I would agree to some extent. For instance, continental Europeans tend to be very mutually knowledgeable and well-informed of things, and that’s because Europe is many nations packed together in a relatively small area, and historically a continent of massive consequence. If something is going on in Poland, a Dutch or French person has to keep up to date with it, because it could affect them. In World Wars I and II and the Cold War, everyone understood that trouble in one region may very well not stay contained and could domino-effect over to them.

For one thing, if they referred to “England” as an island nation, then they were flat wrong. Great Britain is the island, with (currently) 3 distinct if joined nations on it. Just tell the Scots or the Welsh or even the Cornish that they have homogeneity with England.

Secondly, Britain was invaded numerous times, including in 1066 when a completely different language and culture took over from the Saxons, not to mention the remnants of Picts and Celts and Angles. Before that were the Vikings, who left settlements and linguistic artifacts behind.

Now tell me that Japan has a culture of innovation, when most of their advances came from their contact with other countries, first and most heavily China in around the 400’s CE and onward, and later from their exposure to Europe and later the US. They did, apparently, invent green tea, so there’s that.

Also it seems to me that a culture of innovation is a little contradictory to the idea of development of traditions. In fact, in most societies those things are at odds.

Other than that, spot on.

If they were going to talk about the use of wet rice farming, which works because of the wet climate in Japan, that would be both true and significant. But I don’t think that has much to do with them being an island.

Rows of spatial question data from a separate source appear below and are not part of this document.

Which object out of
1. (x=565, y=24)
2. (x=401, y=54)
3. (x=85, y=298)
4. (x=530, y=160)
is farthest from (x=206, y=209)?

It has to do with their location relative to East Asian and Pacific weather influences, and their proximity to be able to learn it from southern China, both of which are shared by mainland areas like SE Asia.

So while there may be some merit in the general idea of cultures developing due to geographic influences, I don’t think anything mentioned in the OP has much validity.

Certainly geography is one thing that shapes national character. But so is a nation’s entire history of all of its interactions with other nations, and I would think that would be much more relevant.

For that matter, specific prominent individuals can also be a shaper of national character. Imagine, if you will, how different the US would be, were it not for George Washington, or any or all of the nations in South America, without Simon Bolivar.

Does “island nation” have to mean “nation that is an island,” or can it mean “nation that is on an island”?

Or a nation of islands, like Japan.

I don’t know that there is a fixed definition, but if the notion that geography influences a nation’s character, and that an island nation has a different character than one on a continent, “nation on an island” further weakens an already doubtful premise.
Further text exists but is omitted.